━━━ SOURCE RECORDS ━━━
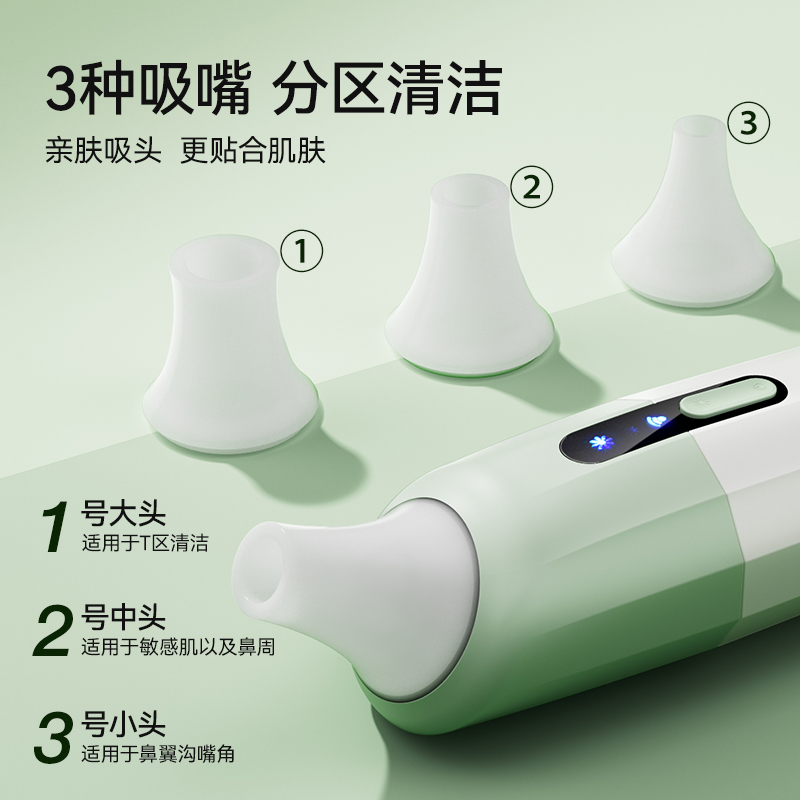 3种吸嘴 分区清洁

亲肤吸头 更贴合肌肤

①

②

③

1 号大头
适用于T区清洁

2 号中头
适用于敏感肌以及鼻周

3 号小头
适用于鼻翼沟嘴角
━━━
▶ _WHAT NEEDS TO BE DONE_:
Output each record verbatim, but skip anything that is a picture.

▶ _RESULT_:
 3种吸嘴 分区清洁

亲肤吸头 更贴合肌肤

①

②

③

1 号大头
适用于T区清洁

2 号中头
适用于敏感肌以及鼻周

3 号小头
适用于鼻翼沟嘴角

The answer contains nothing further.